Work to be completed: Transcribe the passage below on Dr. Goldstein's testimony, starting with "Goldstein did not" and going on through "received treatment sooner.".

Goldstein did not have the requisite expertise and qualifications to offer such testimony. After
conducting a voir dire hearing, the trial court found Dr. Goldstein was not an expert in medical
oncology and would not be allowed to testify as to what the course of treatment would have been
for Michelle and how she might have done had she received treatment sooner.
Dr. Goldstein then testified that he is board certified in obstetrics and gynecology and
specializes in gynecologic oncology at Brigham and Woman’s Hospital, where he primarily does
surgery. He also works for the Dana-Farber Cancer Institute in Boston, where he does outpatient
care. A large part of his testimony was about the FIGO staging system for cancer patients. He
testified that all patients in a particular stage would be considered the same type, mostly for
academic purposes, so if they were treated they should have similar outcomes. Dr. Goldstein
described the following stages, in relevant part, as they relate to ovarian cancer patients: stage I
would be a tumor localized to the ovaries; stage IA would be localized to one ovary; stage IB
would involve both ovaries; stage IC would be one or both ovaries involved with some evidence of
tumor cells in the abdominal cavity; and stage IV would be if there was evidence of the disease
outside the abdominal cavity. When a pathologist concludes that a tumor is malignant, staging
should be done which, depending upon the circumstances, entails washings, removing any tumors
that appear on any structure, removing the omentum, taking scrapings, and sampling lymph nodes.

Entries shown:
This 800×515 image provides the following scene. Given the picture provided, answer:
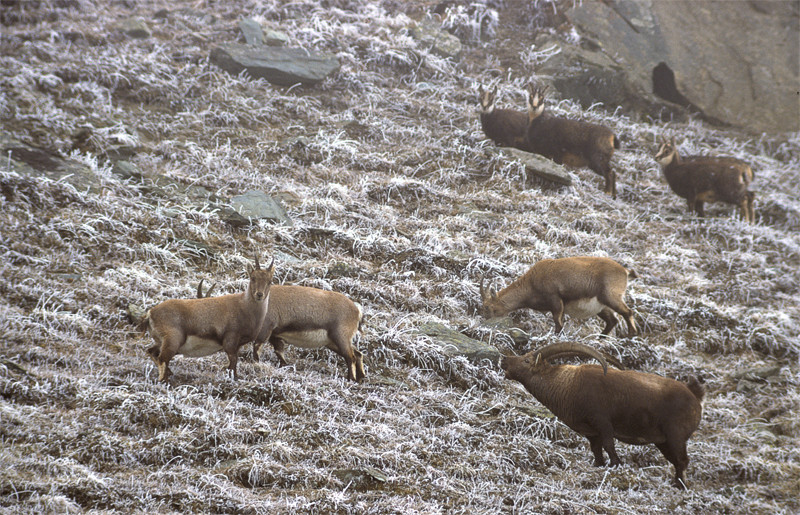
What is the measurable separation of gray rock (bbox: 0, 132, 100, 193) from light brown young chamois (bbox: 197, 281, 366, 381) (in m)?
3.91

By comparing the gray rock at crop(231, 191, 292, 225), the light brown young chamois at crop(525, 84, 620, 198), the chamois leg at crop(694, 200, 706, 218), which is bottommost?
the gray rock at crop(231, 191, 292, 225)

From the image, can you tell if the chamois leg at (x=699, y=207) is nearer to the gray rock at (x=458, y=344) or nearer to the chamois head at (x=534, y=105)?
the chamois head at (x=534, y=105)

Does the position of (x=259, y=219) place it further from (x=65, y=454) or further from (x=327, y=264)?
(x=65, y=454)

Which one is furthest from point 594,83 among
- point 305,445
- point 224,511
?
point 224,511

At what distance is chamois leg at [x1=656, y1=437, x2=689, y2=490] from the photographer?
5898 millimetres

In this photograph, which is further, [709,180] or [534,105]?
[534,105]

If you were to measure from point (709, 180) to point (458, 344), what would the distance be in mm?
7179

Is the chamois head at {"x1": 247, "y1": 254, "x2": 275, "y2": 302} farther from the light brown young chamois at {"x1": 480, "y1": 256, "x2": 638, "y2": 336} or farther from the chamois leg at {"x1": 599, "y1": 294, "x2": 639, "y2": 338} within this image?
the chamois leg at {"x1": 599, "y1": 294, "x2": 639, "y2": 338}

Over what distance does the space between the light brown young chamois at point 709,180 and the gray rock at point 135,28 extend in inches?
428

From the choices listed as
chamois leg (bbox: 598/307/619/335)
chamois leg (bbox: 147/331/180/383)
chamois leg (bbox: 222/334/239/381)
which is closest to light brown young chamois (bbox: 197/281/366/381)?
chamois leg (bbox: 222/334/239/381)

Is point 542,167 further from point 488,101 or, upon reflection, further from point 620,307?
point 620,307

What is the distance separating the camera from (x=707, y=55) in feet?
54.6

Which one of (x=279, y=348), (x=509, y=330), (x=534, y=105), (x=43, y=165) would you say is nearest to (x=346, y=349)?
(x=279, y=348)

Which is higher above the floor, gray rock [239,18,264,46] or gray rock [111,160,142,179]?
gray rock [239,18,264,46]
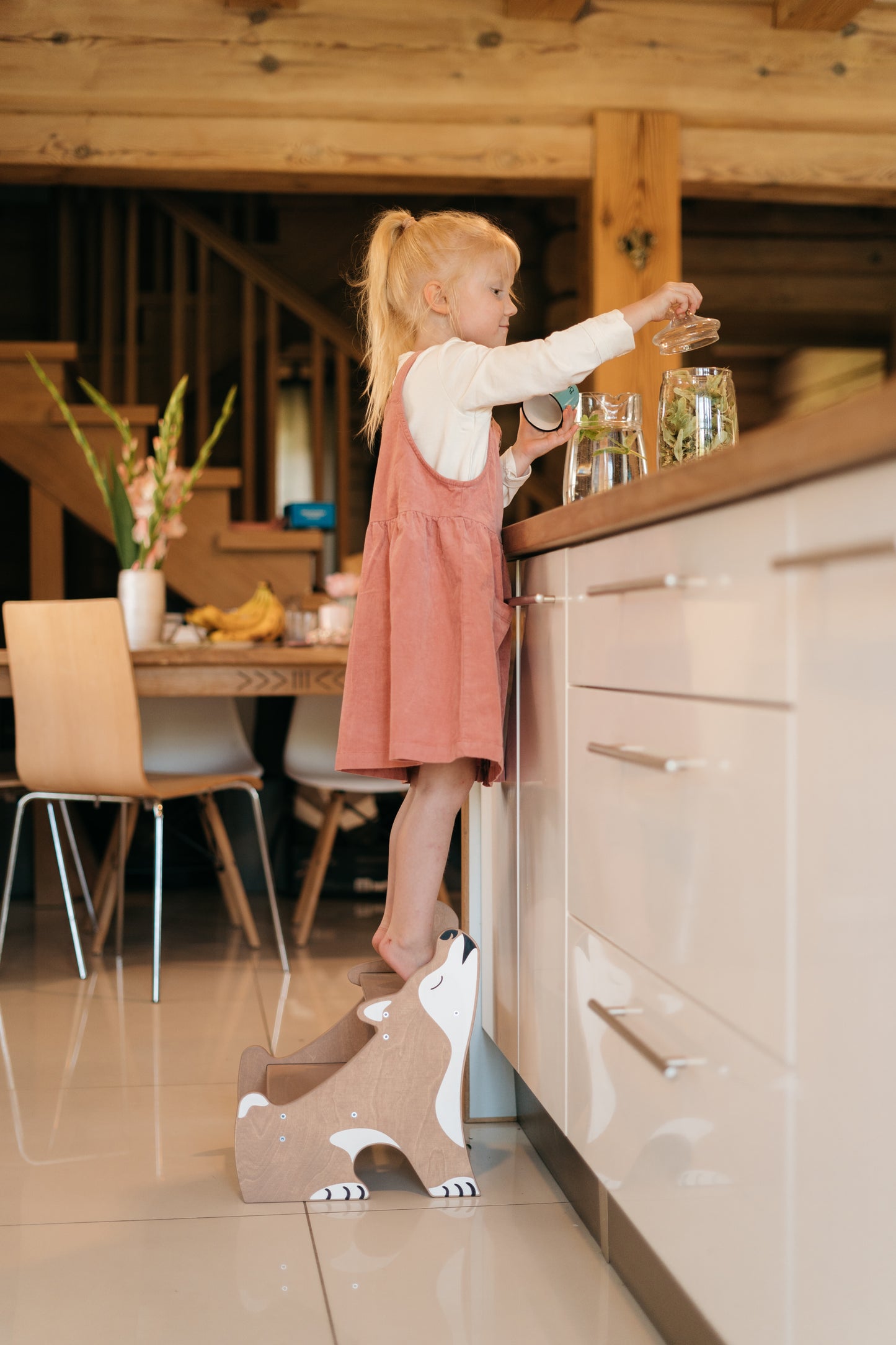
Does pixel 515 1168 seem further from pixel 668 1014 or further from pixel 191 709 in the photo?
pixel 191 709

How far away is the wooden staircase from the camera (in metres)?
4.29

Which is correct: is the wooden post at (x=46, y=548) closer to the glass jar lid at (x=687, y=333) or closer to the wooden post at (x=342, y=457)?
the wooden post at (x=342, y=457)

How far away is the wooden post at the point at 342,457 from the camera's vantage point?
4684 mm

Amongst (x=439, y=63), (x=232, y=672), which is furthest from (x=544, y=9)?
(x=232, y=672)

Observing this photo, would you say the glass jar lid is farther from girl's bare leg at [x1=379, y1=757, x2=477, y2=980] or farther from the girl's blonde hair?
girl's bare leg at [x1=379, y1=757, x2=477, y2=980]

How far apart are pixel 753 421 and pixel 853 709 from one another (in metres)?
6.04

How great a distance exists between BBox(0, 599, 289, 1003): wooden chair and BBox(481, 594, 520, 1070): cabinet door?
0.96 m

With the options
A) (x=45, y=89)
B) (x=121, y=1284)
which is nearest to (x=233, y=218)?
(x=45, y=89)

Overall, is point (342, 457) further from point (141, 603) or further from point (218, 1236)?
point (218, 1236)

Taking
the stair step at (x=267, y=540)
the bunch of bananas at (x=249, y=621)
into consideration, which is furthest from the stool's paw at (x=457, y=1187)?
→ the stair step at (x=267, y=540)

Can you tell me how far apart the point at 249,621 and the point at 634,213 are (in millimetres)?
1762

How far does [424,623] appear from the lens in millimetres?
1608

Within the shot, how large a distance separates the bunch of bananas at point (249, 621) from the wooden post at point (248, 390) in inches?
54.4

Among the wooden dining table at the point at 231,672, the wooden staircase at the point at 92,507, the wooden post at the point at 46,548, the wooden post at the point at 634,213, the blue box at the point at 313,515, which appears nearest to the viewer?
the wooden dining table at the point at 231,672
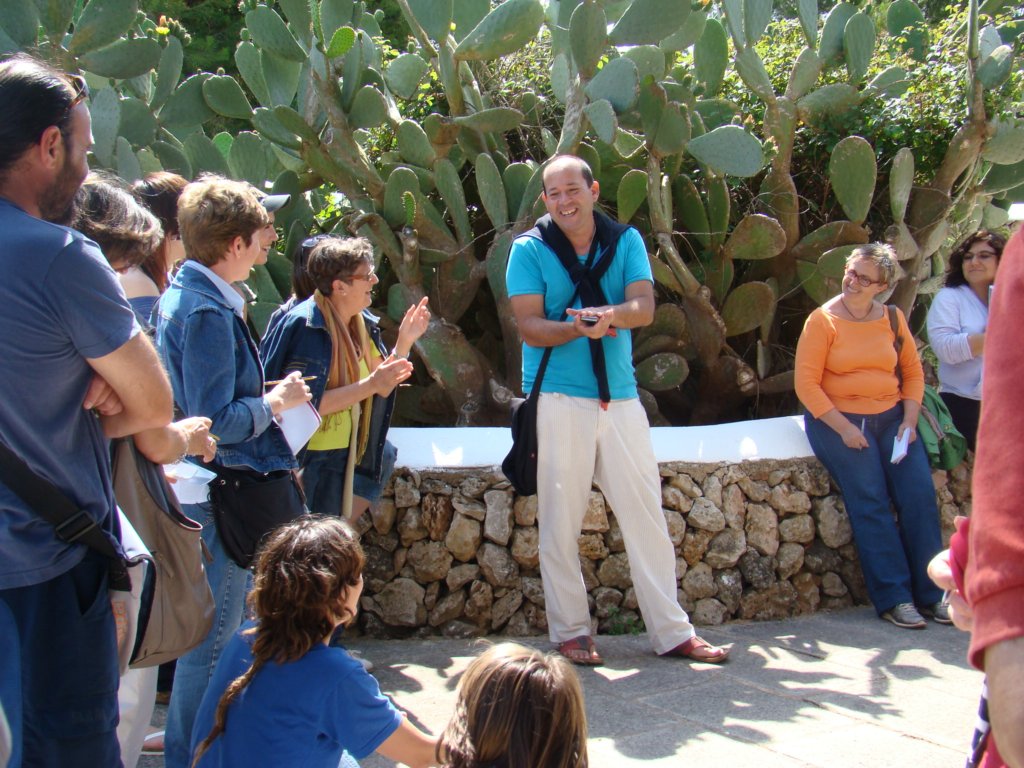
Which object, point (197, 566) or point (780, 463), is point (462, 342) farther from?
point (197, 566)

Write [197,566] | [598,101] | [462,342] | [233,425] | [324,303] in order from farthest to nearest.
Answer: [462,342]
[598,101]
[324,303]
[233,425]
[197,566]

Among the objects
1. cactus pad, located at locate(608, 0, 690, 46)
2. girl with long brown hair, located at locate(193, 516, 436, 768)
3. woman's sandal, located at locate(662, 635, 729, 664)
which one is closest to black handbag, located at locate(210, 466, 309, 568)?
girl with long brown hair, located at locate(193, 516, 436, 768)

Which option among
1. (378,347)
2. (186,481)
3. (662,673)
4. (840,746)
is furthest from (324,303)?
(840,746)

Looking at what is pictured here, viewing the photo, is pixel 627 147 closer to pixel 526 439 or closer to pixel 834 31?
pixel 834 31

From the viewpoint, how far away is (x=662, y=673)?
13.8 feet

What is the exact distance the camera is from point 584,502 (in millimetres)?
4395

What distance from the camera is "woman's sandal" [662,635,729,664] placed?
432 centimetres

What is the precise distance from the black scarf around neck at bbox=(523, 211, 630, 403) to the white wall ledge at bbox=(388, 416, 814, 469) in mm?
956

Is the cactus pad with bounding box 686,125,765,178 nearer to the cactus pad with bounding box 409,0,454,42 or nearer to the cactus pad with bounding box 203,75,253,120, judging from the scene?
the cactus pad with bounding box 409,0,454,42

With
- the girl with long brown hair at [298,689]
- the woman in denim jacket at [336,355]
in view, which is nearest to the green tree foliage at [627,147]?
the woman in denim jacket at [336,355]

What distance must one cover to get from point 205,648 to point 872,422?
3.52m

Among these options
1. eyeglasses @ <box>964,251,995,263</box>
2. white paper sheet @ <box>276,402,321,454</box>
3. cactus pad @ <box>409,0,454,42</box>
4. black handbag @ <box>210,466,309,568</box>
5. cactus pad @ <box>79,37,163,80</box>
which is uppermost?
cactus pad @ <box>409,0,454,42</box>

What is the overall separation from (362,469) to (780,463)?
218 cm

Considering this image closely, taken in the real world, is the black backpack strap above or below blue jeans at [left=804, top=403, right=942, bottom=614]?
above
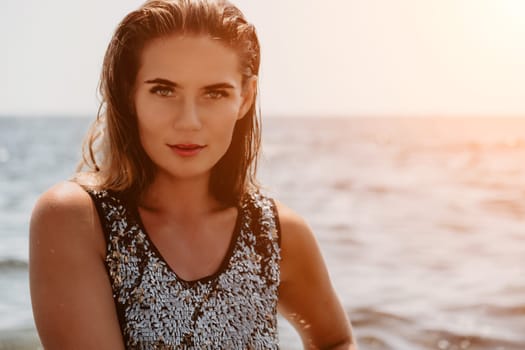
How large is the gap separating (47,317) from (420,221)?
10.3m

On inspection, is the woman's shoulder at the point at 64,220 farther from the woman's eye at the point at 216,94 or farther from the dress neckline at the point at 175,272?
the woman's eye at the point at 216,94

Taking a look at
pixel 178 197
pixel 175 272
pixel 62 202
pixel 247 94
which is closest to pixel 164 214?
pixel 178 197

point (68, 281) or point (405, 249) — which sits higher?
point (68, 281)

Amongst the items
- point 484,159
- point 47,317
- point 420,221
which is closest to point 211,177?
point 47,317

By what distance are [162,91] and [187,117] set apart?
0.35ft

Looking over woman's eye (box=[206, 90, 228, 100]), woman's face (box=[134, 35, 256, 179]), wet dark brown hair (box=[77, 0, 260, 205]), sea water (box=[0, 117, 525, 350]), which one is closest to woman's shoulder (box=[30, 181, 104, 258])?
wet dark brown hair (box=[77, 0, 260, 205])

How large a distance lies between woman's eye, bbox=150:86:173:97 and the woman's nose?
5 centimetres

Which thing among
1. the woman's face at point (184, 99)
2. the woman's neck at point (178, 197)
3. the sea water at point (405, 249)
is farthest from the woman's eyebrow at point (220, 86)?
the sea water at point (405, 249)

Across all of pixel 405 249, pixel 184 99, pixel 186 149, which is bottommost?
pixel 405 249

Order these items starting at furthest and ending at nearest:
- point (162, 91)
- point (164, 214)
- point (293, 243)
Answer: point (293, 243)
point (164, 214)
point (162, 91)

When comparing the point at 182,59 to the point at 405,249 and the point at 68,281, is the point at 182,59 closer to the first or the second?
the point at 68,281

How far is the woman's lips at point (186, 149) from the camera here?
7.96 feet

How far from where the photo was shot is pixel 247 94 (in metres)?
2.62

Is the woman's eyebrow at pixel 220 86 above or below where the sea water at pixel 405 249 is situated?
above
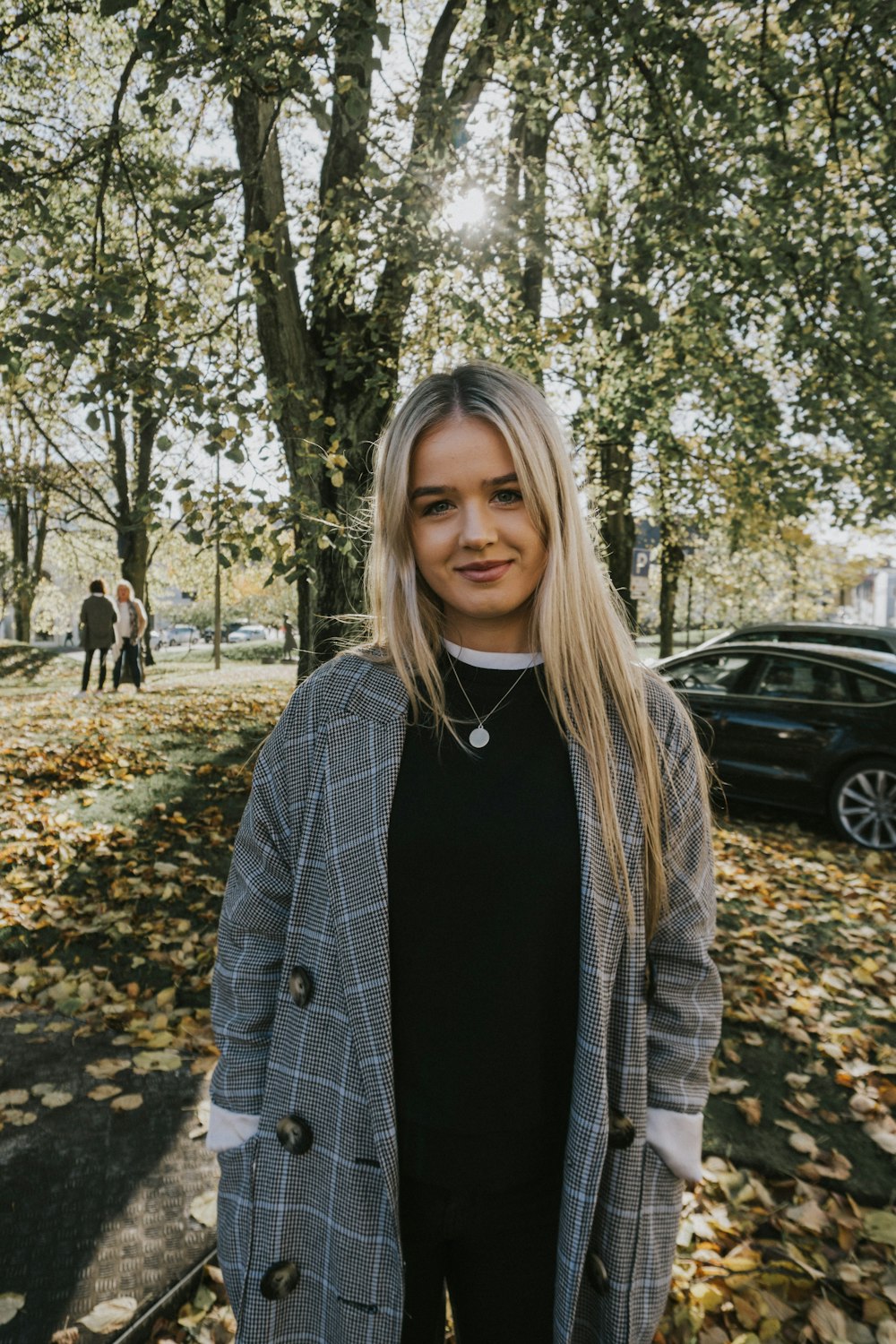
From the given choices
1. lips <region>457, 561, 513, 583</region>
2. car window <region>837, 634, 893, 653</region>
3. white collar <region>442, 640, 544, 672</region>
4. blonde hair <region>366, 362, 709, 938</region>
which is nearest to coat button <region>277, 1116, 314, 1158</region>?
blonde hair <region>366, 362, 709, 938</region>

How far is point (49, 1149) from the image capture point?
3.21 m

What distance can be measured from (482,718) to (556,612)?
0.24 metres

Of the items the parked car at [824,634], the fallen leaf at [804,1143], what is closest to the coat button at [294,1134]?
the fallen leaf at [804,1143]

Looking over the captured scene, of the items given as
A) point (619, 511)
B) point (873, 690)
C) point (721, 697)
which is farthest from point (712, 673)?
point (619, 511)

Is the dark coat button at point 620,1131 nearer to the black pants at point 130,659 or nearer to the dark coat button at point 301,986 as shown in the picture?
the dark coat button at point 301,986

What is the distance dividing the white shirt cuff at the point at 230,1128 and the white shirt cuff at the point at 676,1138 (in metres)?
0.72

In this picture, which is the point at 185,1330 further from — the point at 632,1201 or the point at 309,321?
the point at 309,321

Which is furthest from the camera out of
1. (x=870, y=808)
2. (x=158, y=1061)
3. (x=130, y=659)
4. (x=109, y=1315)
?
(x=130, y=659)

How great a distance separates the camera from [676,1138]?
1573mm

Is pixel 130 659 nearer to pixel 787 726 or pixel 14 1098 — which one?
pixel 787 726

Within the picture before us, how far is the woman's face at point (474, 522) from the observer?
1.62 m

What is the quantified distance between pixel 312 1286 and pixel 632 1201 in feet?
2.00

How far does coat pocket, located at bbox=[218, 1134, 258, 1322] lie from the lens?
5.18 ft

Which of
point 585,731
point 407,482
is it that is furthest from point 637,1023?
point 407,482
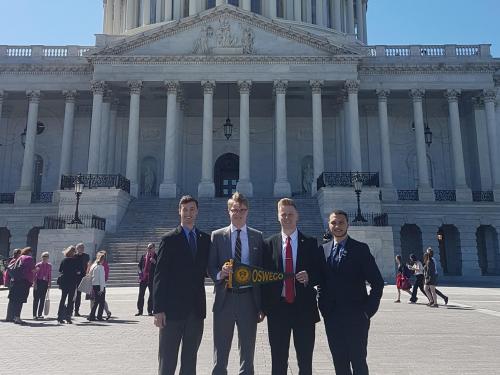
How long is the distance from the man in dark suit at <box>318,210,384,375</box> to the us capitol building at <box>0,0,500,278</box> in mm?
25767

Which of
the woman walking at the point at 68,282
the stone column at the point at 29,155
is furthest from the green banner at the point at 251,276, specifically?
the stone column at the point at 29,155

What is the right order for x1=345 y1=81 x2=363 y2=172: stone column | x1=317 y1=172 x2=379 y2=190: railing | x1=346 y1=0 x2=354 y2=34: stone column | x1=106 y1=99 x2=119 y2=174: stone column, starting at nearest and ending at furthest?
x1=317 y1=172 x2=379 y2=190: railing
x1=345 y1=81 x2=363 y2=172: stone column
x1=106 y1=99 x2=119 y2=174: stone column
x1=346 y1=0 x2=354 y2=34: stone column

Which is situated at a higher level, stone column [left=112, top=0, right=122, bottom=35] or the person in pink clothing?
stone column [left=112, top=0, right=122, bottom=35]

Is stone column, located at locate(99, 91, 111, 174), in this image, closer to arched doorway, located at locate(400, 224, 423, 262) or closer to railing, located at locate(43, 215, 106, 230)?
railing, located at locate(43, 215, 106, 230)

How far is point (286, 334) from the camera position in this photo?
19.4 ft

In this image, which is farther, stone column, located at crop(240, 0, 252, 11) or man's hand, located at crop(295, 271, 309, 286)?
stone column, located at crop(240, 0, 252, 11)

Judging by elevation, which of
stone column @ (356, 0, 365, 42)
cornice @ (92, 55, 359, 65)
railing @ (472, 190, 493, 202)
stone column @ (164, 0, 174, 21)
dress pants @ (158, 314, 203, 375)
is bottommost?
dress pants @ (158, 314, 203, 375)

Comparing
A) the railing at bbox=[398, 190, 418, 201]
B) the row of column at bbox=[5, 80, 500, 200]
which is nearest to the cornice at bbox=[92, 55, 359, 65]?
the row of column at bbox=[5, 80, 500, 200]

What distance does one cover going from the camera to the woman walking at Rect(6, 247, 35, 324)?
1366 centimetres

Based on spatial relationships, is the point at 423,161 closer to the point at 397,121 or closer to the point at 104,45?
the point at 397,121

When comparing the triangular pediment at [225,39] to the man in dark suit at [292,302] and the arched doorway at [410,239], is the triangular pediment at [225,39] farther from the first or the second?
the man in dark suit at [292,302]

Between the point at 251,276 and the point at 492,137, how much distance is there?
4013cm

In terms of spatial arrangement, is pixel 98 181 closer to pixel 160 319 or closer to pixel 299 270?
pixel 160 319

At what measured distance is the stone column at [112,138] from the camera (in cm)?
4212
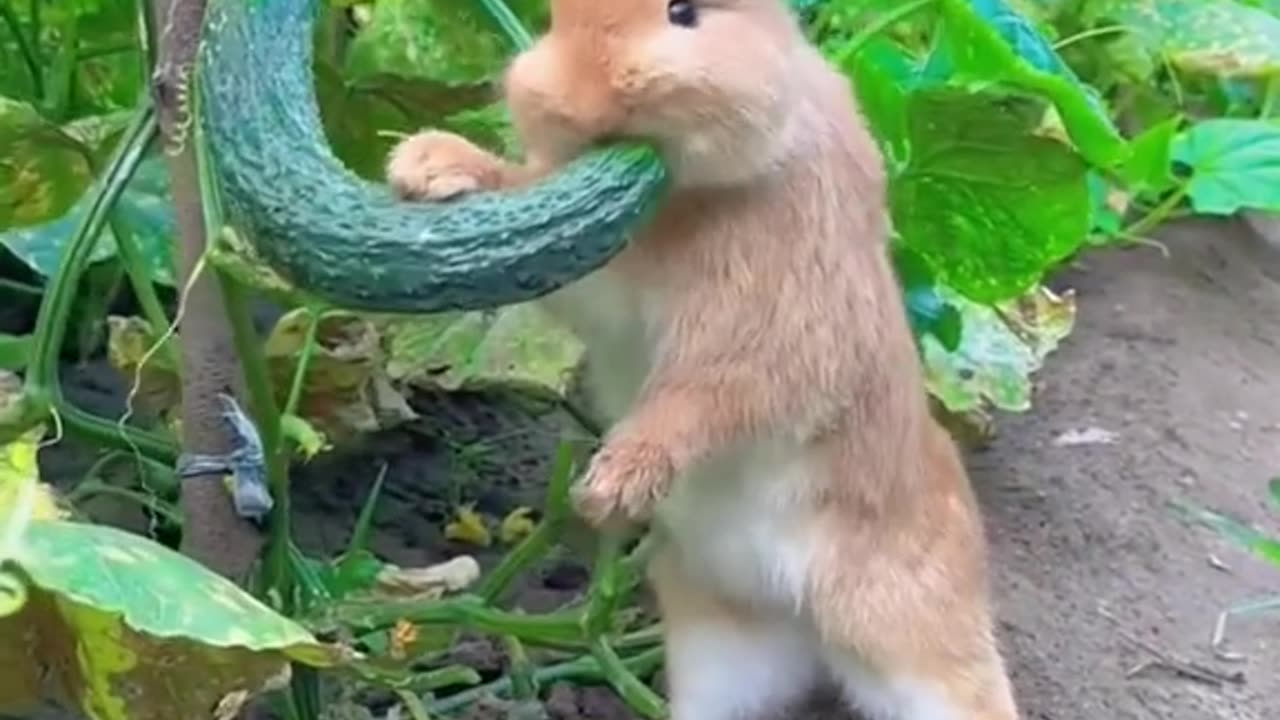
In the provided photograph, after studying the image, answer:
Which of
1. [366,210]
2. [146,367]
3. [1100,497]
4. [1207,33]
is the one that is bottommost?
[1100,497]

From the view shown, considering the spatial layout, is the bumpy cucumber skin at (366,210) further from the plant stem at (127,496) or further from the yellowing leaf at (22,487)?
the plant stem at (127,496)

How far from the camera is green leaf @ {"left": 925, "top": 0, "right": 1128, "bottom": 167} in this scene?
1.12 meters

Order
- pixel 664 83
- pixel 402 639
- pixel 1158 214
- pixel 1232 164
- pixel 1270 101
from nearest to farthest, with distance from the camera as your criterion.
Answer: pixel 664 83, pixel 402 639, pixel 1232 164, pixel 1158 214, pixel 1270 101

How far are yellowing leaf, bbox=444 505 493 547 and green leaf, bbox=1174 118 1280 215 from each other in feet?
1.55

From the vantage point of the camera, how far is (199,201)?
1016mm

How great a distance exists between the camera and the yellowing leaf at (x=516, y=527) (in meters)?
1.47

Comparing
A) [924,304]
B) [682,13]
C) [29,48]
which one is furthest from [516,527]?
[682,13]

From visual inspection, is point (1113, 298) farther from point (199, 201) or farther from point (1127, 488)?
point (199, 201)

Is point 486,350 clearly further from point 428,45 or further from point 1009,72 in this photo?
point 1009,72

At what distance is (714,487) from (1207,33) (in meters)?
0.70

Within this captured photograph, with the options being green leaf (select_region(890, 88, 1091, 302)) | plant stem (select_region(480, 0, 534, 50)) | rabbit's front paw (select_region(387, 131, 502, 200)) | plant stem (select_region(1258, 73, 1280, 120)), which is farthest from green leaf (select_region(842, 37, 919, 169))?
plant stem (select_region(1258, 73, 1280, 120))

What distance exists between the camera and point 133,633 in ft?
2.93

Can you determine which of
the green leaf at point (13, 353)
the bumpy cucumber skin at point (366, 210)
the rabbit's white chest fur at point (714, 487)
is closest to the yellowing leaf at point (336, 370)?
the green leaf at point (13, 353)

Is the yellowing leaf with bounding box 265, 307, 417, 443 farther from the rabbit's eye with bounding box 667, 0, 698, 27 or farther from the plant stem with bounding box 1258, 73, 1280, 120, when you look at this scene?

Finished task:
Goldstein did not have the requisite expertise and qualifications to offer such testimony. After
conducting a voir dire hearing, the trial court found Dr. Goldstein was not an expert in medical
oncology and would not be allowed to testify as to what the course of treatment would have been
for Michelle and how she might have done had she received treatment sooner.